** Start of Page text **
It is likely that some Black scholars who might otherwise have been in African Studies found these other contexts more stimulating and congenial during the 1970s and that there were corresponding institutional tensions. Some universities combined African and African-American Studies under the rubric of Africana Studies. On the whole, though, our institutions-including funding institutions-maintain a quite rigorous division between the two fields of study, with separate programs, degree requirements, funding criteria and so on. In theory this should not create problems because collaborative work can certainly be envisaged and organized when faculty and students share common interests. But when resources are at stake it almost certainly does create frictions. At some universities there appears to be some effort at intellectual convergence, either through particular leadership (such as Gates and Appiah at Harvard), through programmatic commitment (see the special number of ISSUE), or through an intellectual focus on the connections between Africa and its diaspora. In other places, scholars maintain a regional or thematic rather than diasporic definitional basis to the field; a person is a West Africanist, or a Caribbeanist, or a labor historian, rather than a specialist in Black cultural and social history.
This is a moving frontier, for intellectual, social and organizational reasons, which may find different resolutions in different universities. In an era of cost containment, some faculties may be put under pressure to merge. This is a dilemma for which there is probably no single "right answer" because the ways of doing top quality work depend on resources and commitments that will vary from place to place. But the stage is certainly set for a series of new discussions about collaboration and separate integrity across the spectrum of disciplines, programs and organizations. Given the likelihood of new external contexts for our work, it would seem useful to start thinking about these issues.
** End of Page text **
Directions: Repeat the passage above on African Studies and African-American Studies word for word, from start to finish.
** Start of Raw data **
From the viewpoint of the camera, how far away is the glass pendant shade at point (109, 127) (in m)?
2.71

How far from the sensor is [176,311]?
** End of Raw data **
Exercise solution:
It is likely that some Black scholars who might otherwise have been in African Studies found these other contexts more stimulating and congenial during the 1970s and that there were corresponding institutional tensions. Some universities combined African and African-American Studies under the rubric of Africana Studies. On the whole, though, our institutions-including funding institutions-maintain a quite rigorous division between the two fields of study, with separate programs, degree requirements, funding criteria and so on. In theory this should not create problems because collaborative work can certainly be envisaged and organized when faculty and students share common interests. But when resources are at stake it almost certainly does create frictions. At some universities there appears to be some effort at intellectual convergence, either through particular leadership (such as Gates and Appiah at Harvard), through programmatic commitment (see the special number of ISSUE), or through an intellectual focus on the connections between Africa and its diaspora. In other places, scholars maintain a regional or thematic rather than diasporic definitional basis to the field; a person is a West Africanist, or a Caribbeanist, or a labor historian, rather than a specialist in Black cultural and social history.
This is a moving frontier, for intellectual, social and organizational reasons, which may find different resolutions in different universities. In an era of cost containment, some faculties may be put under pressure to merge. This is a dilemma for which there is probably no single "right answer" because the ways of doing top quality work depend on resources and commitments that will vary from place to place. But the stage is certainly set for a series of new discussions about collaboration and separate integrity across the spectrum of disciplines, programs and organizations. Given the likelihood of new external contexts for our work, it would seem useful to start thinking about these issues.